### SHORT TASK
Locate each line in the rows containing the word "shrub" and copy those lines. Case counts.

### DATASET RECORDS
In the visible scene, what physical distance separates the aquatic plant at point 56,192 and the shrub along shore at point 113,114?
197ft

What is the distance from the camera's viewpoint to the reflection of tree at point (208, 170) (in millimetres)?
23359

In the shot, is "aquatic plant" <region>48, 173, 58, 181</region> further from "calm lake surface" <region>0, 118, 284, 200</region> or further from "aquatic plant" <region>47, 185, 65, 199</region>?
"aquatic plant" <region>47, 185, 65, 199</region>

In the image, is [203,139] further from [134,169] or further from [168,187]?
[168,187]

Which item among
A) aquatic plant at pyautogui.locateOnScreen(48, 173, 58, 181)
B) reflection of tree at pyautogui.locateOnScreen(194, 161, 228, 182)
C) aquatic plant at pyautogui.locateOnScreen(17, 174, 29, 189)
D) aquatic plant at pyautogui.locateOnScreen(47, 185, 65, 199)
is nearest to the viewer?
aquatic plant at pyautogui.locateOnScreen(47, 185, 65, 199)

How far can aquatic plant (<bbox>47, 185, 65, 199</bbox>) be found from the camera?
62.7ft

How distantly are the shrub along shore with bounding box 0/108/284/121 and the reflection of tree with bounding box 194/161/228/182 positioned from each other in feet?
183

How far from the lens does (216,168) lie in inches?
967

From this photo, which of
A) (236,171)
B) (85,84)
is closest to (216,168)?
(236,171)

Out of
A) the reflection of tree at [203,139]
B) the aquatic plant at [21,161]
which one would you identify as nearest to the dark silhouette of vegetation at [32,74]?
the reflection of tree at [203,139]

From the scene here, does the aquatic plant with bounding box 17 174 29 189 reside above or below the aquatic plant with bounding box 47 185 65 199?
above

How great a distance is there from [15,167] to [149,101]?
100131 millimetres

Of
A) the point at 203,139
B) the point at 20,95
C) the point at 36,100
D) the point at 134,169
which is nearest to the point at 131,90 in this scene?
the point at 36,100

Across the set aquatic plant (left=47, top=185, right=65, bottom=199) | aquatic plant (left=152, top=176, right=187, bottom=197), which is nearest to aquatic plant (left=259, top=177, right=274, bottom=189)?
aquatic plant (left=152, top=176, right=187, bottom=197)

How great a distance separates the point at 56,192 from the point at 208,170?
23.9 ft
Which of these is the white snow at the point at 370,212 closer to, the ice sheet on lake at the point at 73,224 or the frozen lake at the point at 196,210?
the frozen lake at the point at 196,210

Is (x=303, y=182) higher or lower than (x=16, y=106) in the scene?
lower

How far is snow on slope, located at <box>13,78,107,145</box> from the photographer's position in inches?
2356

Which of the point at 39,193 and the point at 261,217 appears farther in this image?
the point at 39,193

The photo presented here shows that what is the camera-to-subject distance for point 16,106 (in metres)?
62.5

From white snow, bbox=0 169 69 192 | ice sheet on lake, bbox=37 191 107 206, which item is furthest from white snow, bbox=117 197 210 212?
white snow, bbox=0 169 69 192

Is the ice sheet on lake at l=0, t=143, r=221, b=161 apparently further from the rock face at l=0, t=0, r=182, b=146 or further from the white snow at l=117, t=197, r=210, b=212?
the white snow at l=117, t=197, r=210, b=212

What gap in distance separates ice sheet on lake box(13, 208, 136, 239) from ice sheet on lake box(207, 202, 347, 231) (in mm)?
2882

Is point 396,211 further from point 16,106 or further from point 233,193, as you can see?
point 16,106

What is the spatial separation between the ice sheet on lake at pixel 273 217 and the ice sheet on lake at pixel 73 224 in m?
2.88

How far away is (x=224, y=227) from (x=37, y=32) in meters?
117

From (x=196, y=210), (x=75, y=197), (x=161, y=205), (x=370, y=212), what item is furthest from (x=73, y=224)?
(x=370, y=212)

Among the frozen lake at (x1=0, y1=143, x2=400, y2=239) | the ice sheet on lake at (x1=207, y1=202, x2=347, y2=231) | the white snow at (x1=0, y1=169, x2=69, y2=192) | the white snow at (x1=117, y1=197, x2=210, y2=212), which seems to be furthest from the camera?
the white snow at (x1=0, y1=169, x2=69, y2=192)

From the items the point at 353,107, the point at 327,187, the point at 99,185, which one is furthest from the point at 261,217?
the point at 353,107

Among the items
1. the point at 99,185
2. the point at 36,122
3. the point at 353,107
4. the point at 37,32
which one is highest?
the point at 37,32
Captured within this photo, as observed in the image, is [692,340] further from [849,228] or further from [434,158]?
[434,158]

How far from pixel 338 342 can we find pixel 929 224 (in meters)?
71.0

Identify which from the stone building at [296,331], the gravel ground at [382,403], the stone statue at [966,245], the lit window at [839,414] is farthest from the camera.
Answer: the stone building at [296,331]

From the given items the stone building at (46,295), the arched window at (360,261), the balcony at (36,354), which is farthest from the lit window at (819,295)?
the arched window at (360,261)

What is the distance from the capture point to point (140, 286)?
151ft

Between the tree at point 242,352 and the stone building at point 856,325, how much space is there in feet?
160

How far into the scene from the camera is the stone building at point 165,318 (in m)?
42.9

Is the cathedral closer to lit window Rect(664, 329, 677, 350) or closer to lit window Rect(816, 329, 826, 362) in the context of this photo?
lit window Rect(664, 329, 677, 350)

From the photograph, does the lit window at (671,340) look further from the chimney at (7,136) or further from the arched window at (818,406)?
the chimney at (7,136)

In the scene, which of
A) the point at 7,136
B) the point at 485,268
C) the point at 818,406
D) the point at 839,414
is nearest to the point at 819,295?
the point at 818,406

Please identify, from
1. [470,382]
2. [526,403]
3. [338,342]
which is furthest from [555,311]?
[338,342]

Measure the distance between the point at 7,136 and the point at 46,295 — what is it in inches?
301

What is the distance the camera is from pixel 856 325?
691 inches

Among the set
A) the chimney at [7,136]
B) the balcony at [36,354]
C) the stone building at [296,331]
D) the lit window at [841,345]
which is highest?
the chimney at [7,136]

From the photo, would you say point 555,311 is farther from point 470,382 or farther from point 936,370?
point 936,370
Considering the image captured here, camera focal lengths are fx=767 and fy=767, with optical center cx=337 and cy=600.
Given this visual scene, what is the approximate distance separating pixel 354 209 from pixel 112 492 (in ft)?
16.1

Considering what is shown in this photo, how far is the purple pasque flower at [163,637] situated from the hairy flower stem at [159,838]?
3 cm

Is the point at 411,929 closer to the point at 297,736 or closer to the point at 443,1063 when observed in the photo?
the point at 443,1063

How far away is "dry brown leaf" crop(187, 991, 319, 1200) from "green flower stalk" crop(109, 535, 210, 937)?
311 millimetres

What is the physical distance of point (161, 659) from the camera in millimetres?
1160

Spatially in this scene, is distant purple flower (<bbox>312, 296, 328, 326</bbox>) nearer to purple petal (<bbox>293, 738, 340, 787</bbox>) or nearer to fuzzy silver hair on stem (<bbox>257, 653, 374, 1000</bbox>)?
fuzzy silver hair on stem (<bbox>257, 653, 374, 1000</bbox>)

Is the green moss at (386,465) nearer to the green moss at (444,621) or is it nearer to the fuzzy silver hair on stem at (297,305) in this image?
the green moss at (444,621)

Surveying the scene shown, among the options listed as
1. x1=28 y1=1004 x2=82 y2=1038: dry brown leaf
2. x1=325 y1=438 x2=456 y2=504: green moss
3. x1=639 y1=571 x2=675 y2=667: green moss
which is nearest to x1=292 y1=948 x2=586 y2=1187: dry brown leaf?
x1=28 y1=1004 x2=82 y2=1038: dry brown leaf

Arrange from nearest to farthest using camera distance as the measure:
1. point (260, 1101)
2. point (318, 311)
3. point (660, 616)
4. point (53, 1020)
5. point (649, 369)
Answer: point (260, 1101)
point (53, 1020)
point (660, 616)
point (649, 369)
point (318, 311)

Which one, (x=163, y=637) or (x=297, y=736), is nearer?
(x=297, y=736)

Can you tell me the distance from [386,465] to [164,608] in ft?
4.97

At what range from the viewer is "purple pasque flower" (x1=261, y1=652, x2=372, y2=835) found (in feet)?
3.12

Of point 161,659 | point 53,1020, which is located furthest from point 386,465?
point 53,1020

---

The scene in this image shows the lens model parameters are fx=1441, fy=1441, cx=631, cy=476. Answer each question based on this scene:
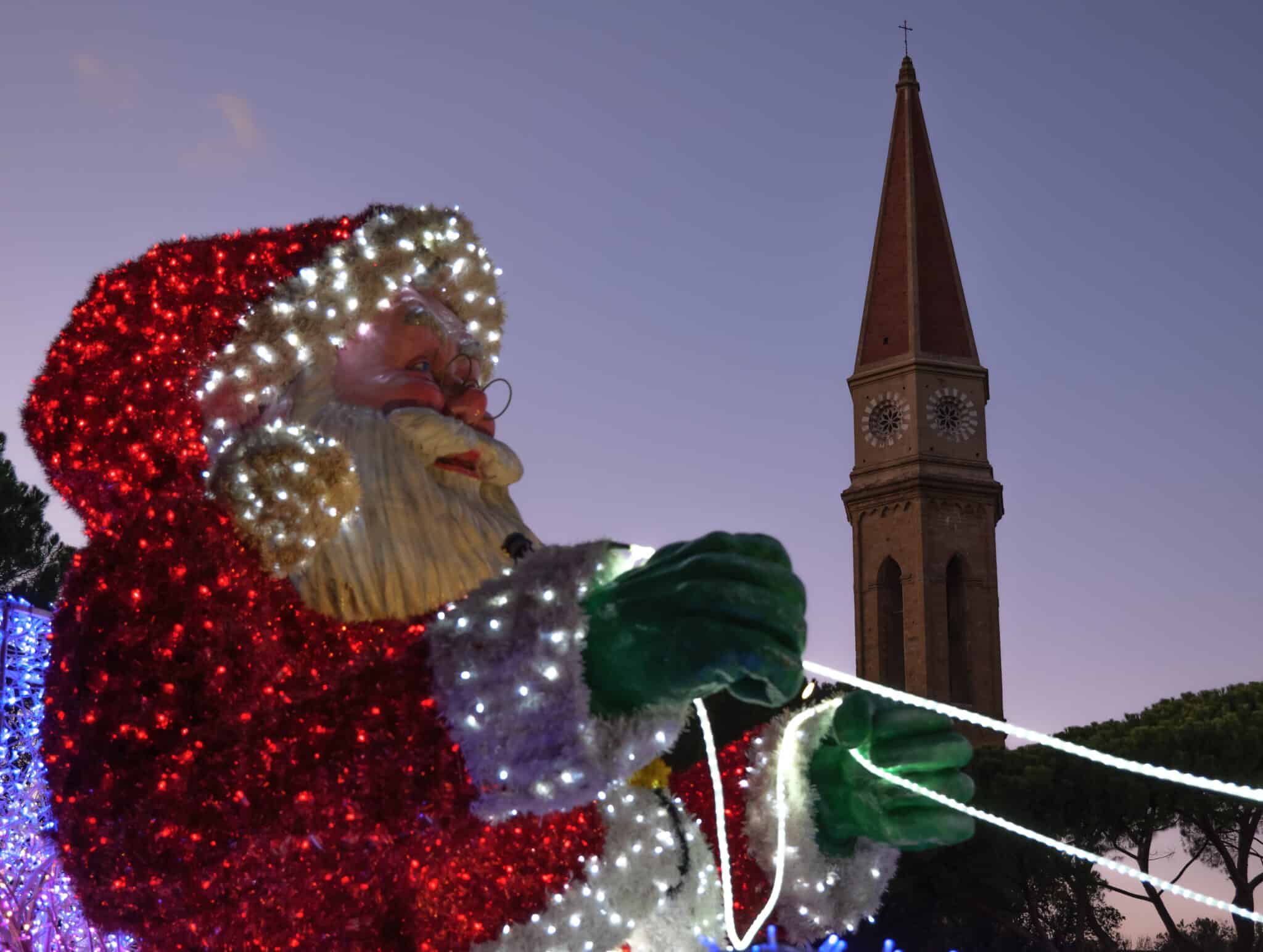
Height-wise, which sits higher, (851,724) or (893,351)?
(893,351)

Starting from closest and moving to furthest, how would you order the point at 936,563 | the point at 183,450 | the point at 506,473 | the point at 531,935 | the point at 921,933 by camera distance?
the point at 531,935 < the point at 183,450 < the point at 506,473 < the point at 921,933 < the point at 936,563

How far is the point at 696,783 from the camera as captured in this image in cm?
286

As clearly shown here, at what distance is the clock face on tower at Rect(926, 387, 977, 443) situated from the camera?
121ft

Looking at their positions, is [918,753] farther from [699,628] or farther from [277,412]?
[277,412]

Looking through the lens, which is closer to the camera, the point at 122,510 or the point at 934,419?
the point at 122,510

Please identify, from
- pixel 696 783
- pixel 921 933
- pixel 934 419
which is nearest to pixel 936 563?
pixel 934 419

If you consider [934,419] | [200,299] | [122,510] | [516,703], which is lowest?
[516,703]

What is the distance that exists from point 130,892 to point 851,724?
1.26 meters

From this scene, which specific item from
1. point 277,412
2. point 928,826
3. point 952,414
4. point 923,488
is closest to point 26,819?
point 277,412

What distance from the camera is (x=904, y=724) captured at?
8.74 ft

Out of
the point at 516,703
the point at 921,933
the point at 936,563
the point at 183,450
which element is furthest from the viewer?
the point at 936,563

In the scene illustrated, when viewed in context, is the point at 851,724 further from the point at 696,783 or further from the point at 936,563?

--

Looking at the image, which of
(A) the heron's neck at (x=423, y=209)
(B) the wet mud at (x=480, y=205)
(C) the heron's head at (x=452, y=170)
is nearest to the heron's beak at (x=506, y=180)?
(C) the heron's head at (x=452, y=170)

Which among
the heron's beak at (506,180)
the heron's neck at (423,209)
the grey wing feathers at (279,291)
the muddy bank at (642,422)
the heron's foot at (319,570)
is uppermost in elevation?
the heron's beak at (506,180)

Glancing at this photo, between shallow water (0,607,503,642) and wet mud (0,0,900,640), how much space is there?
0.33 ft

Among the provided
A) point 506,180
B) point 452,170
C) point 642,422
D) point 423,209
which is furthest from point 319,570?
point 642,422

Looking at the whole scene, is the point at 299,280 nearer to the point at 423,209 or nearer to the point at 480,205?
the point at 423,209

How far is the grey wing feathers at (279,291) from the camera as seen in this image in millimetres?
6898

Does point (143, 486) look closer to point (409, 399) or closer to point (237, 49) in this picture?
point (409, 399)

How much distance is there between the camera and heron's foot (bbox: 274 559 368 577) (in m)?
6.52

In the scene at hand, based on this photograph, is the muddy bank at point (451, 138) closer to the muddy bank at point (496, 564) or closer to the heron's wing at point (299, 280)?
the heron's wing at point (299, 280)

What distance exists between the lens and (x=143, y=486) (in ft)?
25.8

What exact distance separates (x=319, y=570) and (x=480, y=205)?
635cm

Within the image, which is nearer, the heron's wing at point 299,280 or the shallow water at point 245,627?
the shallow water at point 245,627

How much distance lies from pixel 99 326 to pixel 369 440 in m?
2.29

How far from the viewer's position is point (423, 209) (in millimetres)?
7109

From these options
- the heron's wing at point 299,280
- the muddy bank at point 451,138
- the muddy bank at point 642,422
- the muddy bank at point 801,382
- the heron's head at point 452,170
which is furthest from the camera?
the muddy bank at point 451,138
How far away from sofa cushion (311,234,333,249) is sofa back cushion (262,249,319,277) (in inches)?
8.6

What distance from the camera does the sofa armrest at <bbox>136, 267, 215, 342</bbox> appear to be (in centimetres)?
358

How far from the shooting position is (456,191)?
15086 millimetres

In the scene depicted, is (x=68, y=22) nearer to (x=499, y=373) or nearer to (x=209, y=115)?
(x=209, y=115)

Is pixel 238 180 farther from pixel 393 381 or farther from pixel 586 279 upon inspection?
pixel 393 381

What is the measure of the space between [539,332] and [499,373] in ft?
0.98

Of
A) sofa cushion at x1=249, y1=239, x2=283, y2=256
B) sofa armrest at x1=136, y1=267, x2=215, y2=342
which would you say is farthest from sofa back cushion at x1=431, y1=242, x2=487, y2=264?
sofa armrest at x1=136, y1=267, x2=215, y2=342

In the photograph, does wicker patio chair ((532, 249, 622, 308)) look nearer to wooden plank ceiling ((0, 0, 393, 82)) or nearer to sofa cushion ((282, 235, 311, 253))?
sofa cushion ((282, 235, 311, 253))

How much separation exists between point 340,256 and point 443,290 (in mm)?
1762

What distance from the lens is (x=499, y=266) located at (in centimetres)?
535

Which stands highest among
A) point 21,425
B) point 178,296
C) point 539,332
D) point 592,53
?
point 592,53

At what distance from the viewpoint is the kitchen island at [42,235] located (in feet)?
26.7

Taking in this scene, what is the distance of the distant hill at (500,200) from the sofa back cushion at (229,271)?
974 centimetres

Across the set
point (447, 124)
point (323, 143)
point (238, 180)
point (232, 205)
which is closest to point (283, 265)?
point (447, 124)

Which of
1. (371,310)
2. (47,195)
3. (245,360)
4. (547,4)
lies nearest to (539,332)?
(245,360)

### REPLY
In the visible scene, what physical distance separates the aquatic plant at point 56,192 and the shrub along shore at point 113,114?
How distantly are the shrub along shore with bounding box 0/108/284/121 and the reflection of tree with bounding box 194/161/228/182 positioned from each other in feet?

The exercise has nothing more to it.